By Chandrashekar (Chandra) Tamirisa, (On Twitter) @c_tamirisa
“Discounts for Individuals, Partnerships, and Corporations
[sic] In unusual and exigent circumstances, the Board of Governors of the Federal Reserve System, by the affirmative vote of not less than five members, may authorize any Federal reserve bank, during such periods as the said board may determine, at rates established in accordance with the provisions of section 14, subdivision (d), of this Act, to discount for any participant in any program or facility with broad-based eligibility, notes, drafts, and bills of exchange when such notes, drafts, and bills of exchange are indorsed or otherwise secured to the satisfaction of the Federal Reserve bank: Provided, That before discounting any such note, draft, or bill of exchange, the Federal reserve bank shall obtain evidence that such participant in any program or facility with broad-based eligibility is unable to secure adequate credit accommodations from other banking institutions. All such discounts for any participant in any program or facility with broad-based eligibility shall be subject to such limitations, restrictions, and regulations as the Board of Governors of the Federal Reserve System may prescribe.”
Federal Reserve Act, Section 13. Powers of Federal Reserve Banks
The Obama Fed is in full compliance with the Democrats on the Hill and with 1600 Pennsylvania Avenue. Fed Chairman Benjamin Shalom Bernanke wants peace, by his middle namesake, during the troubled times for the institution he is running. So, he has traded monetary policy independence for complying with executive authority during these extraordinary economic times of crying wolf about the coming depression to help this president veer left to get reelected amidst conservative and Republican disarray.
Bernanke is scheduled to deliver the usual Fedspeak about the limitations of monetary policy to recover the economy at the annual central bankers’ retreat in Jackson Hole, Wyoming about pushing on a string, taking refuge in John Maynard Keynes’ fiscal expansion prescriptions and the American Economic Association (AEA).

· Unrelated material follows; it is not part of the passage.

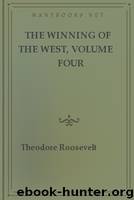 The Winning of the West, Volume Four by Theodore Roosevelt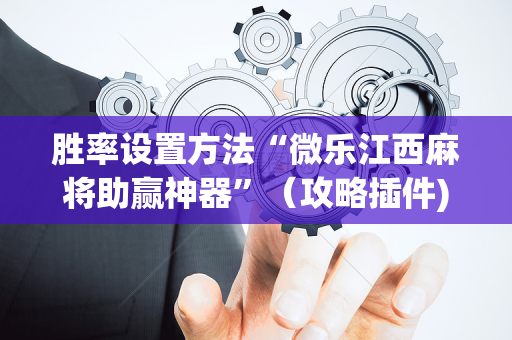 胜率设置方法“微乐江西麻将助赢神器”（攻略插件)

The irony is that the monetary policy Hail Mary pass of QE3 (Quantitative Easing 3), the third in a series of QEs by the Fed, may not be able recover the economy unless the Fed relents to retreat into radicalism in a country founded by radicalism, political and economic, to confound its own economic forecasts in the last 5 years. The Fed is cautious to implement QE3, as it was with QE1, and reluctant to raise its inflation target (to 5 per cent), ideas of mine which I have championed since 2009.

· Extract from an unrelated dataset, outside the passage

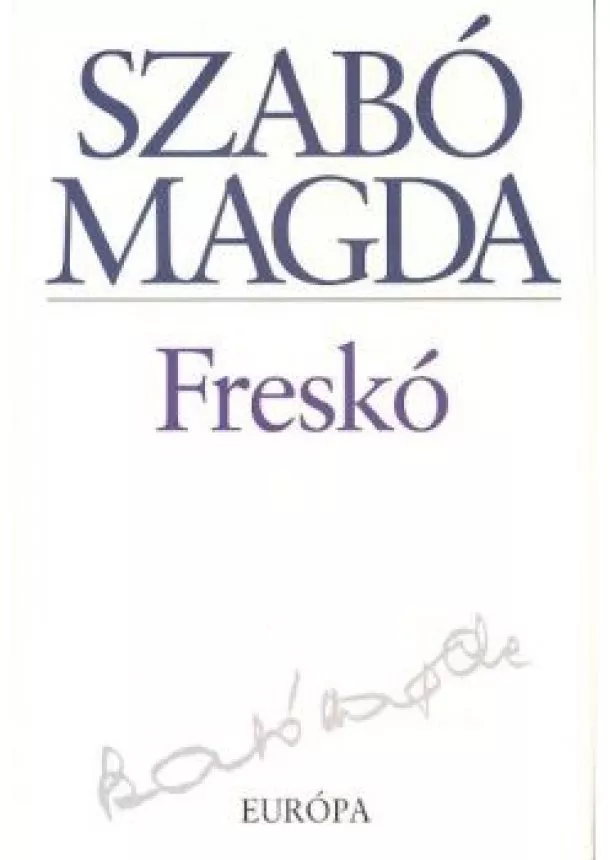 SZABÓ MAGDA - FRESKÓ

The Fed is toeing the line of Barack Hussein Obama’s aspirations to become the 21st century Franklin Delano Roosevelt (FDR), both in military and economic terms, military in the Middle East and North Africa (MENA) and economic through government expansion with the central bank financing the Federal debt as it did during the Great Depression. However, this time around, the expectation is that not another world war but bigger government will trigger self-sustainable economic recovery in a second Obama term. The rationalization of government expansion is not war but the purported rational expectation of another Great Recession or depression for a second time in 5 years since 2006.
An acolyte of Milton Friedman’s monetarism, Ben Bernanke yielding to the Keynesianism of the Democrats to support the president’s economic agenda is an act of his timidity and that of the economics profession despite the very powers delegated to the Fed by the Congress in the Federal Reserve Act (FRA) as Amended to make industrial policy during the Great Depression.

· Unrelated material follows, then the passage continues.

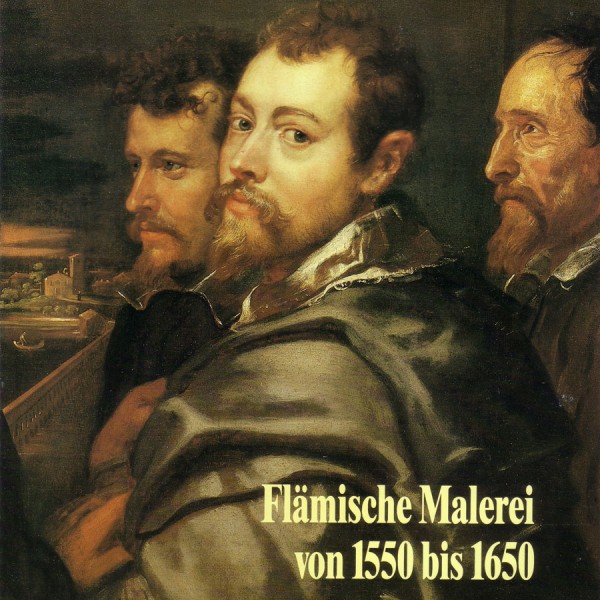 Flämische Malerei von 1550 bis 1650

Bernanke’s timidity is due to the academic culture which his generation of college professors helped shape, following the lead of American economics instituted by Paul Samuelson and Milton Friedman since the twin oil shocks in the decade of the ‘70s, when economists such as Bernanke and Friedman graduated with their doctoral degrees. The Fed’s de jure capacity to make industrial policy is dusting on the shelves of mainstream academic orthodoxy of saving the financial markets and ironically not the real economy.
If Ben Bernanke and the Fed are not innovative, radical being the wrong choice of words, he will be grossly negligent in fulfilling the Fed’s mandate as set forth in the Federal Reserve Act.
Should failing to perform be his Fed’s decision, he must resign.